Die Mehrheit der Jugendlichen zwischen elf und 17 Jahren nutzen mindestens einmal die Woche die sozialen Medien, um sich zu informieren.
Das ist das Ergebnis einer Studie, die in Wien präsentiert wurde. Während die Nutzung von Facebook, Twitter, Instagram und Co. für Informationszwecke bei den Jungen ansteige, vertraue ein Großteil den dortigen Informationen kaum. "Die Jugendlichen befinden sich somit in einem Informationsdilemma", konstatierte Projektleiter Matthias Jax.
News: Teenager informieren sich Großteils über Social Media
Jax präsentierte mit seiner Kollegin Barbara Buchegger vom "Österreichischen Institut für angewandte Telekommunikation" am Donnerstag im Bundeskanzleramt die Studie rund um Jugendliche und Fake News zusammen mit Jugendstaatssekretärin Claudia Plakolm (ÖVP) und den "Internet Service Providers Austria" anlässlich des "Safer Internet Day" am 7. Februar. An der repräsentativen Online-Befragung im vergangenen November nahmen 400 Jugendliche zwischen elf und 17 Jahren teil.
62 Prozent der Jugendlichen nutzt täglich Soziale Netzwerke
Die Mehrheit der österreichischen Jugendlichen
(62 Prozent) verwendet täglich Soziale Netzwerke, um sich über
tagesaktuelle Themen zu informieren. Gleichzeitig schätzen 39 Prozent
der Befragten die Inhalte auf diesen Plattformen als wenig glaubwürdig
ein, für 23 Prozent sind sie sogar unglaubwürdig.
Plakolm: Auseinandersetzung mit Fakten zentraler Bestandteil
"Fake
News sind wie Gift, das dafür sorgt, dass wir uns nicht mehr auf die
Wahrheit verlassen können.
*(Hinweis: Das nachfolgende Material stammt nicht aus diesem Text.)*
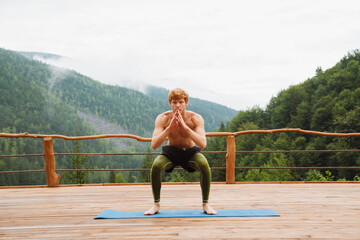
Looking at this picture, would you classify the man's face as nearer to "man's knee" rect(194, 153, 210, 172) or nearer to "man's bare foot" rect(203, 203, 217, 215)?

Ein bewusster Umgang und eine kritische
Auseinandersetzung mit Fakten ist daher gerade für junge Menschen ein zentraler Bestandteil bei der Nutzung von Social Media und dem Internet", so Plakolm.
Studie untermauert: Das Vertrauen in klassische Medien sinkt
Gleichzeitig
untermauert die Studie, dass das Vertrauen in klassische Medien sinkt.
Während in der Vergleichsstudie aus dem Jahr 2017 noch 32 Prozent der
Befragten Informationen aus dem Radio vertrauten, liegt der Anteil in
der aktuellen Studie nur mehr bei 21 Prozent. Ähnlich verhält es sich
mit Informationen aus Tageszeitungen (2023: zwölf Prozent; 2017: 20
Prozent) und dem Fernsehen (2023: 20 Prozent; 2017: 29 Prozent).
Glaubwürdigkeitsverlust öffnet Weg zu Fake News aus dubiosen Quellen
"Der
Rückgang bei der Nutzung von klassischen Medien und deren
Glaubwürdigkeitsverlust bei jungen Menschen öffnet der Verbreitung von
Fake News aus dubiosen Quellen Tür und Tor. Der Bildungsbereich und die
Eltern sind gefordert, praktische Medienkompetenz und Quellenbewertung
stärker in den Mittelpunkt der Allgemeinbildung und des Familienalltags
zu rücken", so Jax.
Influencer für Jugendliche wichtige Informationsquelee
Darüber hinaus dienen "Influencerinnen und Influencer" für Jugendliche verstärkt als tägliche News- und Informationsquelle. Bereits 63 Prozent beziehen sich bei tagesaktuellen Themen auf deren Beiträge.
Februar gilt als Aktionsmonat für den "Safer Internet Day"
Der
gesamte Februar gilt darum als Aktionsmonat in Zusammenhang mit dem
"Safer Internet Day". Bis Ende des Monats soll an Schulen und weiteren Einrichtungen mit Workshops und Veranstaltungen Aufmerksamkeit für
das Thema geschaffen werden. Buchegger, Pädagogische Leiterin der
"Initiative Safer Internet", rechnet damit, dass die Folgen des Falles
Teichtmeister vermehrt thematisiert werden würden. Sie gab jedoch auch
einen Appell aus: "Der beste Schutz für Jugendliche
vor Cybergrooming im Netz ist, wenn Eltern ihren Kindern Anerkennung
geben." Andernfalls bestünde die Gefahr, dass sich Kinder vermehrt in
den digitalen Raum flüchteten und Opfer sexueller Gewalt werden.